Hemos recibido de la tradición liberal republicana la idea de la necesidad del control sobre el poder. El Barón de Montesquieu (1689-1755) ha meditado al respecto y nos ha legado un libro básico para entender este problema, El espíritu de las leyes, de 1748, en el que se puede advertir su admiración por la experiencia liberal de Inglaterra y su Revolución gloriosa de 1688, sobre la cual sostiene sus reflexiones.
La experiencia de siglos de dominación despótica de la monarquía absoluta obligaba a pensar en la necesidad de recortar el poder concentrado. Dice John Locke (1632-1704) en el Ensayo sobre el gobierno civil”, de 1690: «De ello resulta evidente que la monarquía es en realidad incompatible con la sociedad civil, y por lo mismo no puede en modo alguno ser una forma de gobierno civil». Ello desembocó en su propuesta de un gobierno civil cuyo poder se equilibrara mediante la división entre tres formas del poder.
La presencia de la prensa durante la Revolución francesa de 1789 inspiró a Edmund Burke (1729-1797) que le adjudicó la función de un cuarto poder, dando con ella una prueba casi profética de agudeza política, ya que en aquel momento la prensa no había logrado, ni siquiera en Inglaterra, el extraordinario poder que alcanzaría más tarde en todos los países occidentales. Es decir que, si bien los tres poderes lograban, en un juego de mutuo control, transparentar las decisiones políticas, agregar este cuarto poder ponía en manos de los ciudadanos la capacidad de denuncia sobre posibles desvíos de su misión original.
Esta breve introducción tiene por objeto revisar las ideas contenidas en esa herencia ideológica para contraponerla con las prácticas que los medios de comunicación de masas han mostrado durante el siglo XX y, sobre, todo en su segunda mitad. De aquella prensa del siglo XIX —con historias heroicas de denuncia y lucha contra los abusos del poder y sus corrupciones—, que se sostenía con muchas dificultades por el apoyo de sus lectores, se fue pasando paulatinamente a una concentración en manos de cada vez menos dueños, por regla general grupos empresariales poderosos, como ya hemos visto en notas anteriores.
El prestigioso profesor del MIT, a quien he citado en estas páginas en muchas oportunidades, decía en 1979: «… en relación a problemas fundamentales, los medios de masas en los Estados Unidos —a los cuales nos referiremos como la “Prensa Libre”— funcionan en buena medida como un sistema de propaganda, controlado por el Estado... ». Advierte al respecto sobre lo que estaba sucediendo en su país, pero que se estaba transformando en una metodología internacional.
El filósofo alemán Franz Hinkelammert, refiriéndose a América Latina corrobora este tipo de funcionamiento, pero con una diferencia fundamental: «Efectivamente, los medios de comunicación de masas de nuestros países escriben como si hubiera censura, aunque no la hay.
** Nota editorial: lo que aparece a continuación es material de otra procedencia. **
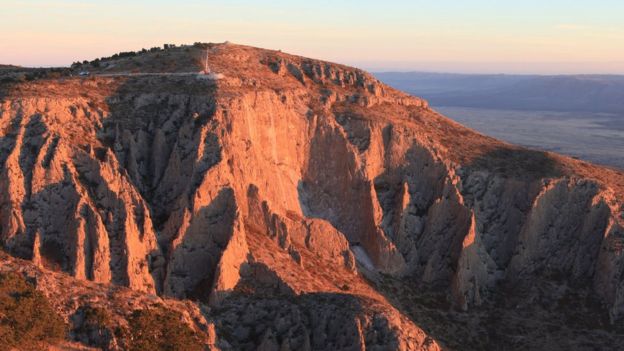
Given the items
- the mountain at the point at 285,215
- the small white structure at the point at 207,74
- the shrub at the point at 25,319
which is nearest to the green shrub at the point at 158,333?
the mountain at the point at 285,215

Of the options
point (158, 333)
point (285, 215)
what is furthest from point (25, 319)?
point (285, 215)

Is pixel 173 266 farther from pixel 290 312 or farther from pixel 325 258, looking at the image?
pixel 325 258

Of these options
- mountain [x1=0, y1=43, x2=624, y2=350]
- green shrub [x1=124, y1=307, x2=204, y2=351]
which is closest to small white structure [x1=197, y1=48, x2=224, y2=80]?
mountain [x1=0, y1=43, x2=624, y2=350]

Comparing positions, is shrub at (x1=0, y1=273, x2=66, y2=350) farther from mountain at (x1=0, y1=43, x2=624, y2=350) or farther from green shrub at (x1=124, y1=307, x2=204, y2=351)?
green shrub at (x1=124, y1=307, x2=204, y2=351)

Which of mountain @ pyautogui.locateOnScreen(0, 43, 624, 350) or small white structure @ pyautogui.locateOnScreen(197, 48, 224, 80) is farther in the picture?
small white structure @ pyautogui.locateOnScreen(197, 48, 224, 80)

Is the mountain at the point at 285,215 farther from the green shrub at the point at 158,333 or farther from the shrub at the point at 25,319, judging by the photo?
the shrub at the point at 25,319

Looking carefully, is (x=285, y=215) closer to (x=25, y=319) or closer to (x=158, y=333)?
(x=158, y=333)
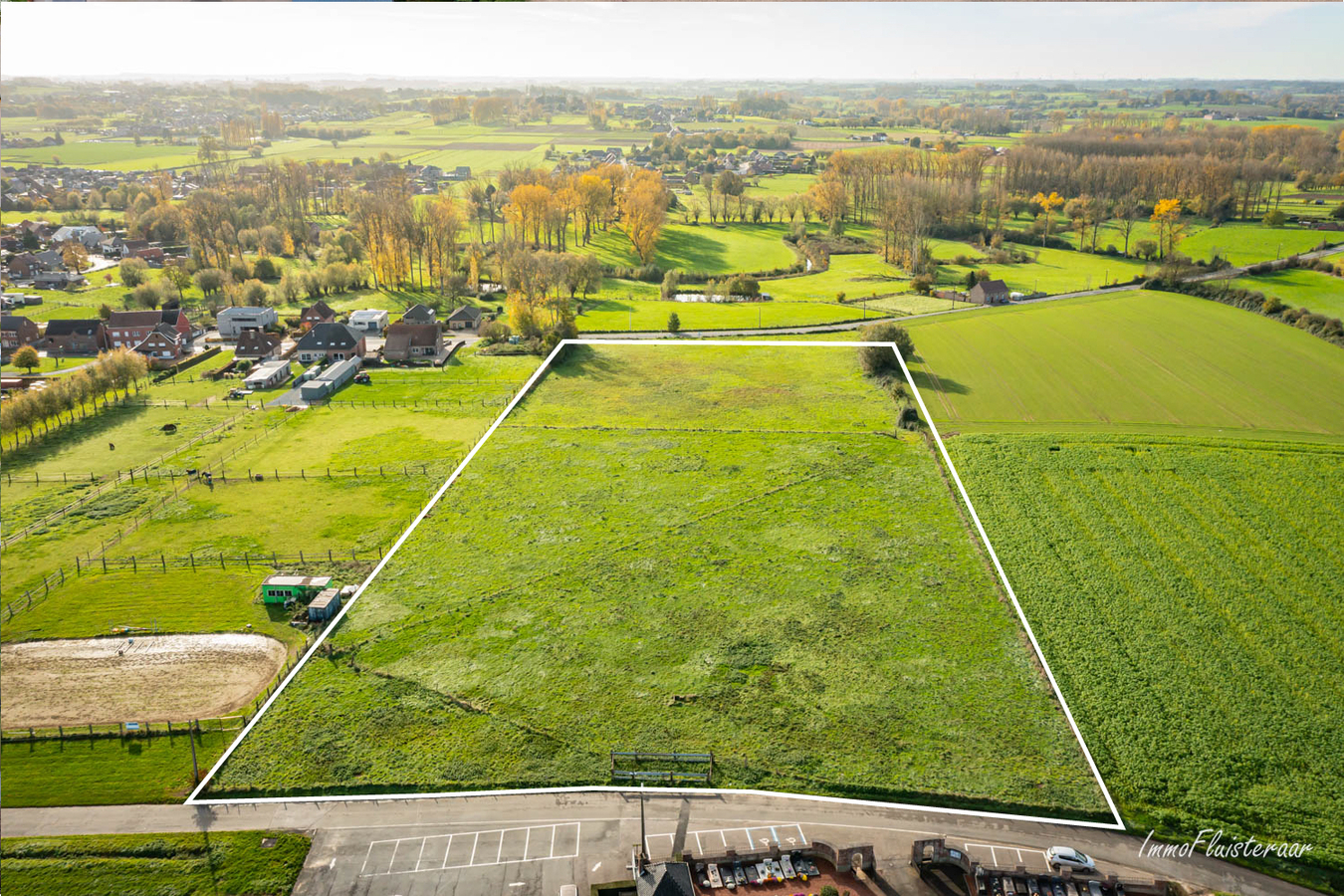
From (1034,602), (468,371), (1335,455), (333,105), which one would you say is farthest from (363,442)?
(333,105)

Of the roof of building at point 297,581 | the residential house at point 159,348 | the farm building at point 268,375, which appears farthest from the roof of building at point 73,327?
the roof of building at point 297,581

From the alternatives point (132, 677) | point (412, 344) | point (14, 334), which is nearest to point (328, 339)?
point (412, 344)

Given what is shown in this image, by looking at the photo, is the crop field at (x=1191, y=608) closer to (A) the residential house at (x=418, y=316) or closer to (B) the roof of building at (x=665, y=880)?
(B) the roof of building at (x=665, y=880)

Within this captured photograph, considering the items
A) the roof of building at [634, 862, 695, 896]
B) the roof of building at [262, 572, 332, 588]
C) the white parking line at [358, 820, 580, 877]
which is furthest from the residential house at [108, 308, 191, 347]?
the roof of building at [634, 862, 695, 896]

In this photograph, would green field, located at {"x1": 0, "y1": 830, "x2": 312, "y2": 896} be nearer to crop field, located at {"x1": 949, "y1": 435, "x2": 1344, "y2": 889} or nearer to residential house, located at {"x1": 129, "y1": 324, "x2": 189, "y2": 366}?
crop field, located at {"x1": 949, "y1": 435, "x2": 1344, "y2": 889}

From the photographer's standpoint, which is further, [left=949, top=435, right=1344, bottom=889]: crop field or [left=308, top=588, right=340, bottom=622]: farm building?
[left=308, top=588, right=340, bottom=622]: farm building

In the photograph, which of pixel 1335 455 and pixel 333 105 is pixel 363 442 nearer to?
pixel 1335 455

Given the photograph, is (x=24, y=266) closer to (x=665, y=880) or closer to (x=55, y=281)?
(x=55, y=281)

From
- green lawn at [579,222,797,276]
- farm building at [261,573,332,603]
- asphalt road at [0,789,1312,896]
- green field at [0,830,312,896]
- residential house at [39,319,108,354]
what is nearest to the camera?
green field at [0,830,312,896]
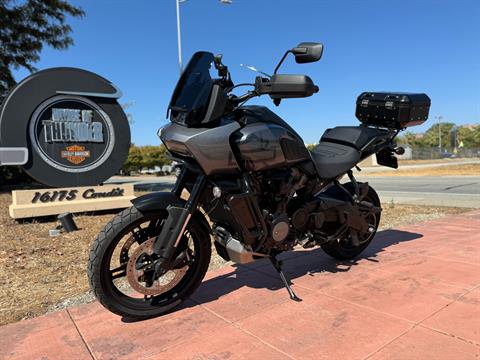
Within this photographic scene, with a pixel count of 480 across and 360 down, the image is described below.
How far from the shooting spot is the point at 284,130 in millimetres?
3086

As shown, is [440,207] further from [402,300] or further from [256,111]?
[256,111]

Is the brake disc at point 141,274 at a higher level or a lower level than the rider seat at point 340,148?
lower

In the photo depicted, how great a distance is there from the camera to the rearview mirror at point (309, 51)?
261 cm

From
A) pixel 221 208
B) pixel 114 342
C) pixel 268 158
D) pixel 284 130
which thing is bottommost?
pixel 114 342

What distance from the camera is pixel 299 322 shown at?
276 centimetres

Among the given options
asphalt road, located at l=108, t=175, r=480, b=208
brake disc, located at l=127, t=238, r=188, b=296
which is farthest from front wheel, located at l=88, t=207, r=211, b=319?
asphalt road, located at l=108, t=175, r=480, b=208

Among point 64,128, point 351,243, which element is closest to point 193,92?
point 351,243

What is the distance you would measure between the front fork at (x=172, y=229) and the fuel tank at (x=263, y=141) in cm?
36

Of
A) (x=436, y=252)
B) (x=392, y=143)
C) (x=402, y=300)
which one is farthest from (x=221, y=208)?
(x=436, y=252)

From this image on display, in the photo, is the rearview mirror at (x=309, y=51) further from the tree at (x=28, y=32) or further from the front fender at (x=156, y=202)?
the tree at (x=28, y=32)

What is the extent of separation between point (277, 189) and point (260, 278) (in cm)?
104

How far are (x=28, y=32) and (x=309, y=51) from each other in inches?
707

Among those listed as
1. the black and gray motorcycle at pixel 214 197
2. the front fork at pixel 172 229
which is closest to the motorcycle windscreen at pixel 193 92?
the black and gray motorcycle at pixel 214 197

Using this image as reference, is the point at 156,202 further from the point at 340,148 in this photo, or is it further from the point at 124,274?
the point at 340,148
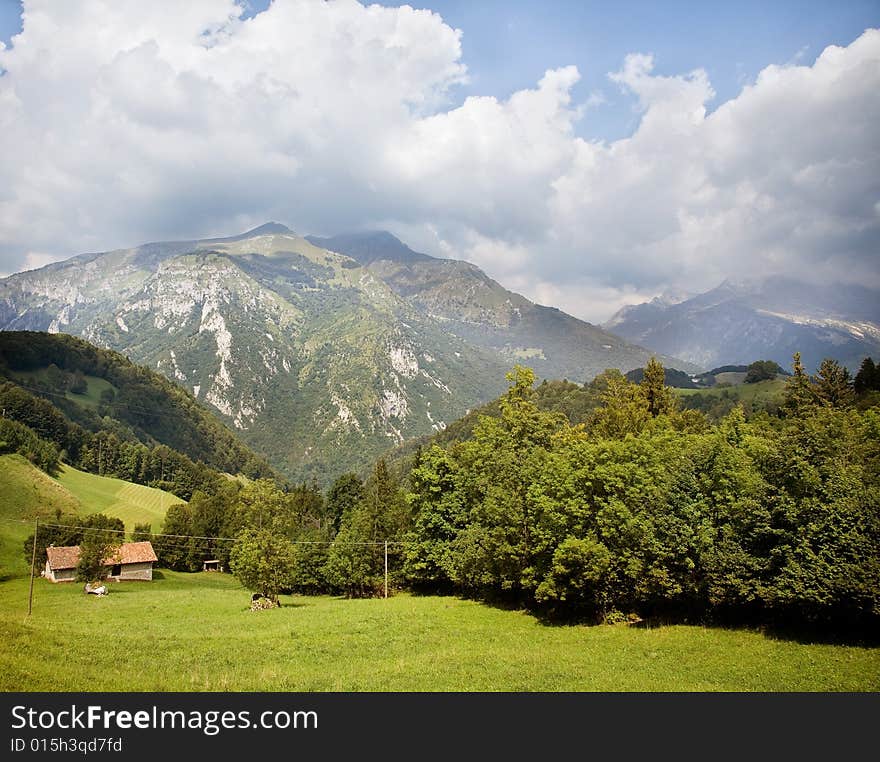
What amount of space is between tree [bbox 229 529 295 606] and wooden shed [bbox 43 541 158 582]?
38018mm

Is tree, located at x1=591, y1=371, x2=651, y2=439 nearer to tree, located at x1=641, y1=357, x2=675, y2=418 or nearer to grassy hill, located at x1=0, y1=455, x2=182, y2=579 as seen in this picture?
tree, located at x1=641, y1=357, x2=675, y2=418

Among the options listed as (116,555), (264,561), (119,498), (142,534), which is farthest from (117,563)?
(119,498)

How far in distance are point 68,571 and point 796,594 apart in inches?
3704

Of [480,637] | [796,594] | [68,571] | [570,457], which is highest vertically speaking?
[570,457]

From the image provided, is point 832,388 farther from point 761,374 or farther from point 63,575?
point 761,374

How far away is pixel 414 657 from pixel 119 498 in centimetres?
14276

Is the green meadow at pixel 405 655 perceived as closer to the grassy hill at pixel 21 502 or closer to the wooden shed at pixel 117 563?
the wooden shed at pixel 117 563

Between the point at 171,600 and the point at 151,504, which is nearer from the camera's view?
the point at 171,600

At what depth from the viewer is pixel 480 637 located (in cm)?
3309

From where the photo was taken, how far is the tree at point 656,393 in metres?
67.0

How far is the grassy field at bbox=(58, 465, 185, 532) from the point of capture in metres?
128

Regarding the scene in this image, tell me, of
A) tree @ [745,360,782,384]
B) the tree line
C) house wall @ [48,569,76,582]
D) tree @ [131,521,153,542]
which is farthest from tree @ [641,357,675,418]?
tree @ [745,360,782,384]
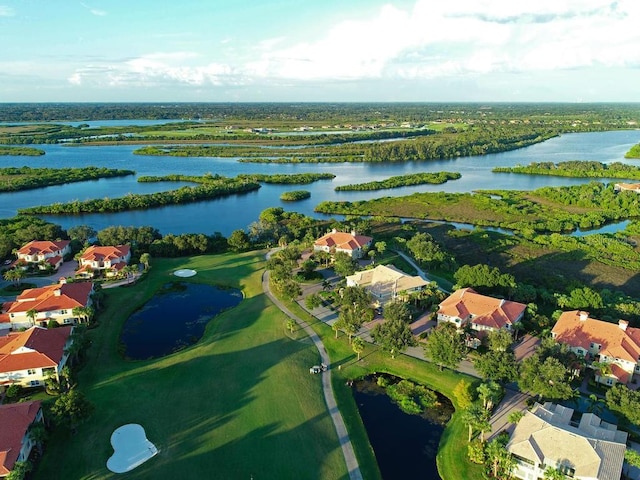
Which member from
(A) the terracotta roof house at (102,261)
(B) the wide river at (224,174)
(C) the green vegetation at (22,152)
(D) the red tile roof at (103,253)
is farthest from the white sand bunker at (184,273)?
(C) the green vegetation at (22,152)

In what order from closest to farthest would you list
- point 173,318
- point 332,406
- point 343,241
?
point 332,406 < point 173,318 < point 343,241

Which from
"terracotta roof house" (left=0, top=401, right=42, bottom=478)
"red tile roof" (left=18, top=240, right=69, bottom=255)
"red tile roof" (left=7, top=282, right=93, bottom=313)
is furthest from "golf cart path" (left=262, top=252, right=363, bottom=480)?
"red tile roof" (left=18, top=240, right=69, bottom=255)

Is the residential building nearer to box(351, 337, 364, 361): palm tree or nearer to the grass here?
the grass

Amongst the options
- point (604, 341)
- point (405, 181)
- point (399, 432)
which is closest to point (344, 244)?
→ point (604, 341)

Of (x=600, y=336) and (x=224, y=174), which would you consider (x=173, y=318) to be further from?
(x=224, y=174)

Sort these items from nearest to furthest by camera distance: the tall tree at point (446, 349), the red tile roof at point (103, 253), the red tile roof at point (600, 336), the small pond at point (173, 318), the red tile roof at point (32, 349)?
the red tile roof at point (32, 349)
the tall tree at point (446, 349)
the red tile roof at point (600, 336)
the small pond at point (173, 318)
the red tile roof at point (103, 253)

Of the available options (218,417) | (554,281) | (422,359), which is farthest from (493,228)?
(218,417)

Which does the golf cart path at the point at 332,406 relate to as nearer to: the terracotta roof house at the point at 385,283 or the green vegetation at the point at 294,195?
the terracotta roof house at the point at 385,283
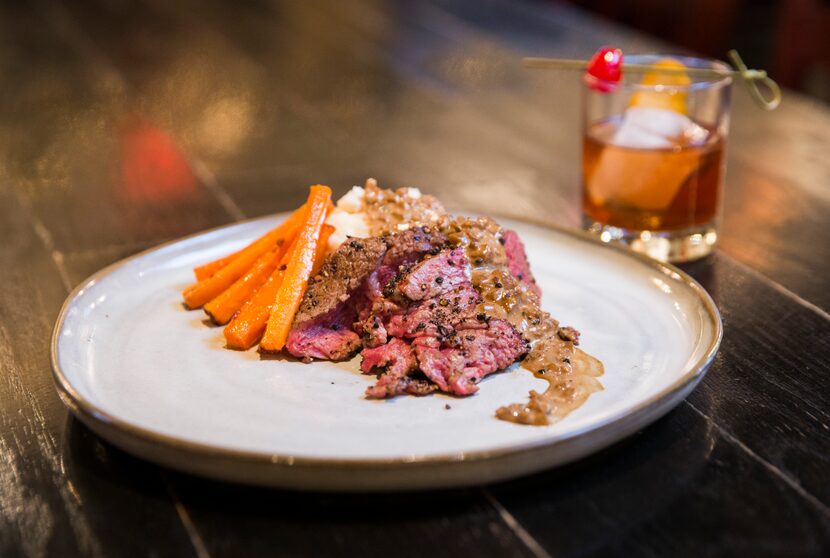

Pero para escribir como si hubiera censura, debe haber un control de los medios de comunicación que no es ejercido por el Estado. Pero alguien controla. Para todos, es evidente que los medios de comunicación están sumamente controlados, no solamente en EE. UU., sino igualmente en América Latina». La diferencia es que estos medios están al servicio del poder, pero ahora este poder ya no está en el gobierno, sino en grupos económicos muy poderosos.
Debemos prestar atención a esa mutación del poder, porque radica allí el problema que vengo analizando. Estos medios de comunicación se siguen presentando ante la opinión pública como el “cuarto poder”, al lado de los poderes clásicos el poder ejecutivo, el legislativo y judicial, estos tres son poderes controlados, por lo menos indirectamente y a veces de forma muy diluida, por los mecanismos democráticos de la sociedad. Pero, además, este cuarto poder, que pretende controlar al Estado —y así lo hace, aunque al servicio de intereses ocultos—, no admite ningún control de parte de él, amparándose en la “libertad de prensa”.
A diferencia de los otros poderes, este cuarto poder no admite control de ninguna naturaleza. Se presenta como un poder omnímodo, por lo que nos enfrentamos a una paradoja: el controlador del poder no admite nada ni nadie por encima de él. ¿No es, acaso, un poder absoluto? ¿Cómo se entiende, entonces, que el que ejerce el control el del juego republicano en última instancia resulta incontrolable?